As a writer, I am often asked if I need a specific place or space to do my writing. That may be true for many writers, but for me the resounding answer is NO.
Since I’ve always had a day job, I’ve always had to carve out a little bit of time or space from my structured day wherever and whenever I could to write. I would write at home on weekends or evenings; at work I would write on breaks or lunch hours. In my early years I often wrote longhand on legal pads so I could take my writing with me anywhere and jot a few lines as the spirit moved me. I worked for the phone company for many years, so I have a lot of notes scribbled on customer service contact memos. I actually wrote my romance satire, The Pits of Passion, purely on breaks in the lunch room of the phone company. I used to go to break expecting to write, only to find that all the pages of my legal pad had been parceled out to everyone else on break so they could all keep up with the latest action. I had to hunt down the last page and take it forcibly so I could continue the story.

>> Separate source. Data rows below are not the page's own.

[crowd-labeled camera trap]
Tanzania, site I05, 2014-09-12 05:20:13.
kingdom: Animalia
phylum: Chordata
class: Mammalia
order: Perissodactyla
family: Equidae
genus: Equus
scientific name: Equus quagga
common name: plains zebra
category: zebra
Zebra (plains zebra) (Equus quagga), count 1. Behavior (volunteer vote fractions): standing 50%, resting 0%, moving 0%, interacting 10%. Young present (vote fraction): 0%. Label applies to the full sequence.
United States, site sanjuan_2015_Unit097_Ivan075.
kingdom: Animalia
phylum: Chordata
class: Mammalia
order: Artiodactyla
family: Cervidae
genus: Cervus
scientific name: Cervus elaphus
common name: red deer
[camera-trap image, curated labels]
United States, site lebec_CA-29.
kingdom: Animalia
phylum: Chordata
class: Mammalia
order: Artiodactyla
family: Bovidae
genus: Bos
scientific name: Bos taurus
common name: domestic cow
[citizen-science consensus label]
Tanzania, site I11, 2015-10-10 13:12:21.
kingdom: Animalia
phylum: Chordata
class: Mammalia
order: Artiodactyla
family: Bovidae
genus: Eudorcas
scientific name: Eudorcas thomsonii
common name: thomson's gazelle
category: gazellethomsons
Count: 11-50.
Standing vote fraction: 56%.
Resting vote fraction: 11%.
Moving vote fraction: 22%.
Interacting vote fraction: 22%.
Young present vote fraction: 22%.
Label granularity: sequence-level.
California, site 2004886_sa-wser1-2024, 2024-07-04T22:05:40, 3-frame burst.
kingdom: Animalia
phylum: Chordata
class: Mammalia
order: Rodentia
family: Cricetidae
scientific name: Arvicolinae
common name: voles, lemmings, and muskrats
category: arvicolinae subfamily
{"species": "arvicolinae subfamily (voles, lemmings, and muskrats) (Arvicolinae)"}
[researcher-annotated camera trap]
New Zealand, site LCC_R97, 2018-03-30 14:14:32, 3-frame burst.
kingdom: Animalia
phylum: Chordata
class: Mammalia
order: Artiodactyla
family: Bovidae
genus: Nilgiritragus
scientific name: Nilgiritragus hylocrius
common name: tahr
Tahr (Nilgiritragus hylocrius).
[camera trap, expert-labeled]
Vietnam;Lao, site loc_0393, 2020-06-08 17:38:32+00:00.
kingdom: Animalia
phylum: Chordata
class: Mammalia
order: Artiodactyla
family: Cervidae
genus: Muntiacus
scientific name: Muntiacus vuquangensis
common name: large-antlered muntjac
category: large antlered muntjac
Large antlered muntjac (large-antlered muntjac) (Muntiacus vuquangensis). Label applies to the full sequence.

So having a quiet little bubble to write in was never an issue. I guess I’m lucky that way, or unlucky. Not having the “right” environment has never stopped me, but then again, I don’t have any excuse (not the right lighting, not the right temperature, not the right ambiance) to not write.
Recently I found myself thinking about that perfect place to write. My husband and I were lucky enough to spend a few days after New Year’s at our favorite place on the planet—the Grand Canyon. We had rented a cabin only steps from the South Rim. In the winter there are much fewer tourists around than during the summer, so it was almost idyllic. However, it was frickin’ freezing! The low in the morning was -2º; the wind chill took it to -10 º, but if we were lucky, it warmed up to maybe 28 º during the day. Now, I’m not a native Arizonan, but after 25 years in Tucson, I’m pretty spoiled by mild winters the rest of the country only dreams about. Trying to hike snow-covered trails in -10 º slashing wind is not exactly my definition of relaxing. We’d hike for a bit, feel our faces and fingers begin to go numb and duck into a restaurant for a cup of hot. Later we’d go out and face the wind again, but it really had to be taken in small doses, and those respites of toasty warm air and hot drinks felt like heaven.
I got to thinking how nice it would be to have my own cabin and at times like this, have a nice warm corner with big windows that looked out over the canyon. Full view of this scenic wonder, a hot cup of tea, maybe a couple of cookies for good measure or my cat sleeping on my desk … I could go for that. I’m not really sure how productive I’d be with that distracting view, but I’d sure like to try it out.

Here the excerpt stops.